CONTRIBUIÇÃO AO FGTS. DIREITO FUNDAMENTAL DO TRABALHADOR. ÁRBITRO DE FUTEBOL. RELAÇÃO DE EMPREGO. FEDERAÇÃO DE FUTEBOL. DESCARACTERIZAÇÃO. RECURSO DESPROVIDO.

- Em razão da inexistência de delimitação material prevista no art. 7º, III, da Constituição, cabe ao legislador ordinário federal estabelecer os contornos da contribuição ao FGTS, caracterizada como direito fundamental do trabalhador, tema atualmente tratado no art. 15 da Lei nº 8.036/1990.

- Ainda que o conceito de "trabalhador", utilizado pelo art. 15, §2º, da Lei nº 8.036/1990 possa alcançar mais prestadores além dos empregados, por certo não abrange autônomos, eventuais e servidores públicos (civis e militares, sujeitos a regime próprio).

- As verbas controvertidas nos presentes autos dizem respeito à incidência ou não de contribuições ao FGTS sobre os numerários pagos aos árbitros de futebol, sobre o que a jurisprudência firmou-se no sentido de inexistir vínculo empregatício entre os mesmos e as Federações de Futebol, caracterizando-os como trabalhadores autônomos. No mesmo sentido, a Lei nº 9.615/1998 (Lei Pelé) dispôs que os árbitros e seus auxiliares não terão qualquer vínculo empregatício com as entidades desportivas diretivas onde atuarem.

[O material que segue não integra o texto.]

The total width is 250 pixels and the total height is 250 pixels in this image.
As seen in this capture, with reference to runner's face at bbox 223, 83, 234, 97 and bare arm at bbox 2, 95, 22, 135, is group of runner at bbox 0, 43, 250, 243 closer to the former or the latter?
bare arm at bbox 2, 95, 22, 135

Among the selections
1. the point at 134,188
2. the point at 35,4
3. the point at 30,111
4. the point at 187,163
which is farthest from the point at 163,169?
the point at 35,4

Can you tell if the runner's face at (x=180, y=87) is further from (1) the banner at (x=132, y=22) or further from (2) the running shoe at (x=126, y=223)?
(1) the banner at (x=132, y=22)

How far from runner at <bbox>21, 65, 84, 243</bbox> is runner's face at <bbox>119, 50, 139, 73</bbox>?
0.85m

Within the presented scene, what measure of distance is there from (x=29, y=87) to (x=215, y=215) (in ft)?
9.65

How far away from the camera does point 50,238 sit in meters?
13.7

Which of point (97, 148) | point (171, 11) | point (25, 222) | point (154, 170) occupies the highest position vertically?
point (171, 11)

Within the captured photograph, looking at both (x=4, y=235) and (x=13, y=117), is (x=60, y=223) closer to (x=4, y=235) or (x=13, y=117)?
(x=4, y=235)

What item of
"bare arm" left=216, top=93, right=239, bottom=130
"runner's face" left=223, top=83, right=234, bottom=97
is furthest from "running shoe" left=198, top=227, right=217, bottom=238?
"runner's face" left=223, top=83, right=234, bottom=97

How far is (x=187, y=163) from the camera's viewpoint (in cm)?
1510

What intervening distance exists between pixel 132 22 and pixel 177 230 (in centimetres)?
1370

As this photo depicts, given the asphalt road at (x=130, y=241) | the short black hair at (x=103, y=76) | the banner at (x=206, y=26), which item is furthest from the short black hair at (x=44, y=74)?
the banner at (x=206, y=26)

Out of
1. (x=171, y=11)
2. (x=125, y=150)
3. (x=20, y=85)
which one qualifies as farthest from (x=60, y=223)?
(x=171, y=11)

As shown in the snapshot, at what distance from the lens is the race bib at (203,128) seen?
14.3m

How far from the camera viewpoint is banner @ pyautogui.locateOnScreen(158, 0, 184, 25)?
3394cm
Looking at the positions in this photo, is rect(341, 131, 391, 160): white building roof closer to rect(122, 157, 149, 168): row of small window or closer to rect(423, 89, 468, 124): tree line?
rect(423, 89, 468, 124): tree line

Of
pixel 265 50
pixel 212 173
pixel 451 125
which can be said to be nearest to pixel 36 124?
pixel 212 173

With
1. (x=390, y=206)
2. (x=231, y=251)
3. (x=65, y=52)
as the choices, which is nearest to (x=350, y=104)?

- Remessa necessária e apelação desprovidas.

 


  ACÓRDÃO

Vistos e relatados estes autos em que são partes as acima indicadas, a Segunda Turma decidiu, por unanimidade, negar provimento à apelação e à remessa necessária, nos termos do relatório e voto que ficam fazendo parte integrante do presente julgado.